I’ve made my living by writing for decades now.  In the past year or so, I’ve ventured into new territories of fiction.  About two weeks ago, this took a strange turn when I joined a local drama group.

Drama?  Drama?  I don’t know upstage from downstage.  I’ve never spoken a line in a theater except from a seat in the audience.   But my friend Bob, who recently had a play produced by this gang, invited me to come to one of their twice monthly workshops.

I almost backed out.  Having been involved in numerous writing groups over the year, including a summer at Clarion, I felt I should bring some of my own work.  It can be hard to take criticism from someone who doesn’t stand up to take a few blows.  As stated, my collected works includes no plays.  I have a completed screenplay, but that seemed like overkill.  Rummaging through stuff that represented my current efforts, I found a curiosity that could work as a monologue.  In fact, more people had heard me read it aloud than had read it.
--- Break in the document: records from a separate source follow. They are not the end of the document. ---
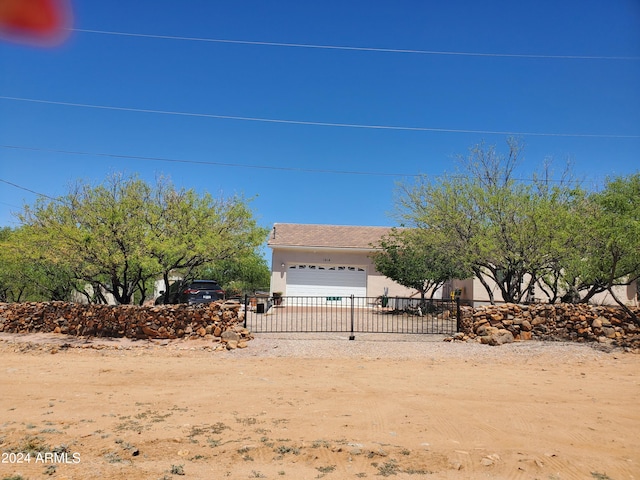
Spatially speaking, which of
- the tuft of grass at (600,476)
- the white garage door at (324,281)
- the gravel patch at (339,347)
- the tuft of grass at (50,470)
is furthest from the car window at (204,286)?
the tuft of grass at (600,476)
I asked Bob what he thought  and he told me you needed to give your manuscript to the group’s guru ahead of time.  So I emailed it.  Almost by return mail, I was told that 1) I needed to go to the back of the line and 2) monologues were not appropriate unless part of a larger work.

I read this as “sit down and shut up.” Luckily the response came in email, not face-to-face.  My wife said theater culture is different from storywriting culture.  So I took a deep breath, asked that my manuscript be withdrawn and decided to show up and see what happened.

I’m glad I did because one of the key people there had several portions of his play read, and they were brilliant.  The scenes worked, alternating humor with heatbreaking conflict.  It was better than some evenings I’ve spent on Broadway, and I would have slit my wrists if he hadn’t said he’d been working on it for six years.

We had several other one acts, including one by Bob that was quite impressive, and a few the did not crush my writer’s ego.  I felt like I was able to offer some effective criticism, too, which is nice at your first time at bat.

The group also has an exercise of six lines, three by each of a pair of actors.  This was charming and apparently did not require waiting in line.  We also had a monologue, not connected with any larger work.

On Monday, I go to my second meeting of this group.  I have some lines ready, but I probably won’t pull them out this time.  I’ll have them, though.  Just in case things get dull.